## Set task
Convert the records, from the first line up to and including the line with "D) the hockey glove at the point at 170,161", into a Markdown table with the columns Row and Record line. Number each row and omit blank lines.
** begin **
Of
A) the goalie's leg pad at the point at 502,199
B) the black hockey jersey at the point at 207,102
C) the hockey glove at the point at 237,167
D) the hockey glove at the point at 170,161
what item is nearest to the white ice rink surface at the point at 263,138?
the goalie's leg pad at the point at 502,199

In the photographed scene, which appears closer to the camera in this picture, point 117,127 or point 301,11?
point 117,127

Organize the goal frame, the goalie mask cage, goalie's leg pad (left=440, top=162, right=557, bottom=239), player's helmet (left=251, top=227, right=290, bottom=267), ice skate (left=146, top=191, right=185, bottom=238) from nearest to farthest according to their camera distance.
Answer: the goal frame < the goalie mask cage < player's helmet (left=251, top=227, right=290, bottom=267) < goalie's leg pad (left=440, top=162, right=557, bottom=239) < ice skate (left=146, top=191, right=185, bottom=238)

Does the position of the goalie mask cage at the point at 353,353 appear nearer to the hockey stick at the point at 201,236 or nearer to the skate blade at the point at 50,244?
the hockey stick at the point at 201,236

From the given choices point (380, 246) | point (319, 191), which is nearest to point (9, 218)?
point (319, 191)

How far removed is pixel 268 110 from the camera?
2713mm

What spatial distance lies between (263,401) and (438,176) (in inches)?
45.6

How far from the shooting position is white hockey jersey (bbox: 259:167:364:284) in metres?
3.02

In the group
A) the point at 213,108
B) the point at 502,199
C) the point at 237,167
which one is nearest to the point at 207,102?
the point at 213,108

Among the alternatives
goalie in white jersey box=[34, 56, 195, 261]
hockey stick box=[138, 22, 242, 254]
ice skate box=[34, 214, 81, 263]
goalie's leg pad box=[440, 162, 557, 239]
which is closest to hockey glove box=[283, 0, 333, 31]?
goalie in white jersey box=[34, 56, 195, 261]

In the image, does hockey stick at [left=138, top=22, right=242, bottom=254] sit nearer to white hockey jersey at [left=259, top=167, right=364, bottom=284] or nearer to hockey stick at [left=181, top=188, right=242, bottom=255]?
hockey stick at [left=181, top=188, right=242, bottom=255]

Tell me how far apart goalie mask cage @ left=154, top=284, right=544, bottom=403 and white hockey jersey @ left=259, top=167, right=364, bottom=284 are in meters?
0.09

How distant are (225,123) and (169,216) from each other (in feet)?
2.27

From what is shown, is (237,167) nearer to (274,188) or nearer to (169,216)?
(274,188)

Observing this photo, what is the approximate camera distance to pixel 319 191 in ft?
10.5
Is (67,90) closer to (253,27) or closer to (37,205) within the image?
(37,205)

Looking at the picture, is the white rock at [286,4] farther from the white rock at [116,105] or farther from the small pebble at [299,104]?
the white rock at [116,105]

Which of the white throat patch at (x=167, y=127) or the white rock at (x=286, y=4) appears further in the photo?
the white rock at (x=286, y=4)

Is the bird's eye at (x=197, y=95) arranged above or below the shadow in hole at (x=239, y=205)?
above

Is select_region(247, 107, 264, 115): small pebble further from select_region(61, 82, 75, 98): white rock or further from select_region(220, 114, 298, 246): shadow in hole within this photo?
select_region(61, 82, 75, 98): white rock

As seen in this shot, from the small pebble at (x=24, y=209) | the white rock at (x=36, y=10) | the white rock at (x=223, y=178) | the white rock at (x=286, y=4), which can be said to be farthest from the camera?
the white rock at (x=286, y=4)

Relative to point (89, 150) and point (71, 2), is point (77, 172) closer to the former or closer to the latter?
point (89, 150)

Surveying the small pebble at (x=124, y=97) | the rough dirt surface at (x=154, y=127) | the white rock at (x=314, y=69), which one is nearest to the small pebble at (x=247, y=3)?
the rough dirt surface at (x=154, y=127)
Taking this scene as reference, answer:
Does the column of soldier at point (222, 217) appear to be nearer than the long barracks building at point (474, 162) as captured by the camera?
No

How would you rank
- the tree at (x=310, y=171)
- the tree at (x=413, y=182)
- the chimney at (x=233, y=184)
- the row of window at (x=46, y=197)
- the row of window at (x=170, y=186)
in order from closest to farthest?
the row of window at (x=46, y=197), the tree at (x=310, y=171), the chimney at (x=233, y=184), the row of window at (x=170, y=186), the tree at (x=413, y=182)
** end **
## Written solution
| Row | Record line |
|---|---|
| 1 | Of |
| 2 | A) the goalie's leg pad at the point at 502,199 |
| 3 | B) the black hockey jersey at the point at 207,102 |
| 4 | C) the hockey glove at the point at 237,167 |
| 5 | D) the hockey glove at the point at 170,161 |